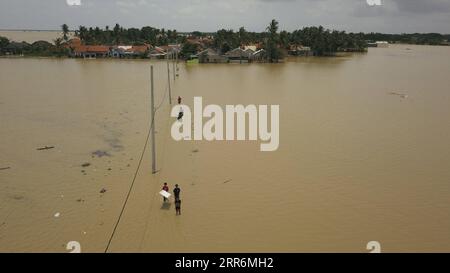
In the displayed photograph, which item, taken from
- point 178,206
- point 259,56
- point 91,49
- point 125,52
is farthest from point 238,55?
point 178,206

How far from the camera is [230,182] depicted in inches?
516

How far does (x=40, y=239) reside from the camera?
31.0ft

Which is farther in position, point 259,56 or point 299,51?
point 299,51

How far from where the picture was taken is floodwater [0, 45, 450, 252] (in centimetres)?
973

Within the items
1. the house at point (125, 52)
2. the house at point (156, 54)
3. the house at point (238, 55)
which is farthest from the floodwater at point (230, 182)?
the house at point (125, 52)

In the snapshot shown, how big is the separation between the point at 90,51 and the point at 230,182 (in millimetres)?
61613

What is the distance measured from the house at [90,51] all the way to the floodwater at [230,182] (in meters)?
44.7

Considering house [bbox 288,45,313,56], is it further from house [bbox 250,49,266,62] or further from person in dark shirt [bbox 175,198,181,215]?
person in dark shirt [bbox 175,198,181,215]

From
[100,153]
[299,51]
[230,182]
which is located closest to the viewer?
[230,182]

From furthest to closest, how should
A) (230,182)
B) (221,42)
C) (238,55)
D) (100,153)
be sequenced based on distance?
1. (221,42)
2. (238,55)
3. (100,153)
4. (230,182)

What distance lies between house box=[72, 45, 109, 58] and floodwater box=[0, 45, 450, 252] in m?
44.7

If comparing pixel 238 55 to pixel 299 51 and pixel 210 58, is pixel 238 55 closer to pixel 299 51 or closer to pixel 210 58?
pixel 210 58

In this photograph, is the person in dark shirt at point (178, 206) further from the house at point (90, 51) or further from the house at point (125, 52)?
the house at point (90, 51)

-*-*-

Reproduce the listing above verbatim, including every answer, and leave out the pictures.

**EXPECTED ANSWER:**
In the displayed photograph, which item, taken from
- point 178,206
- point 259,56
- point 91,49
- point 125,52
is farthest from point 238,55?
point 178,206

How far from the camera is [230,182] depicted in inches?
516

How far does (x=40, y=239) reside from the camera?
31.0ft

Which is farther in position, point 259,56 or point 299,51?
point 299,51

How far from where the picture was taken is floodwater [0, 45, 450, 252] (in centimetres)?
973

Within the items
1. the house at point (125, 52)
2. the house at point (156, 54)
3. the house at point (238, 55)
which is farthest from the floodwater at point (230, 182)?
the house at point (125, 52)

In the snapshot shown, how big is the separation between the point at 90,51 and the point at 230,182 (in millimetres)?
61613

What is the distance measured from the house at [90,51] all the way to the floodwater at [230,182] (in meters)?
44.7

Considering house [bbox 288,45,313,56], is it further from house [bbox 250,49,266,62] or further from person in dark shirt [bbox 175,198,181,215]?
person in dark shirt [bbox 175,198,181,215]

From
[100,153]
[299,51]
[230,182]
which is located closest to the viewer?
[230,182]

From furthest to closest, how should
A) (230,182)
B) (221,42)
C) (238,55)
D) (100,153)
be sequenced based on distance?
1. (221,42)
2. (238,55)
3. (100,153)
4. (230,182)

What distance lies between house box=[72, 45, 109, 58] and floodwater box=[0, 45, 450, 252] in m?
44.7

If comparing pixel 238 55 to pixel 299 51 and pixel 210 58, is pixel 238 55 closer to pixel 299 51 or closer to pixel 210 58?
pixel 210 58

In this photograph, is the person in dark shirt at point (178, 206) further from the house at point (90, 51) or further from the house at point (125, 52)?
the house at point (90, 51)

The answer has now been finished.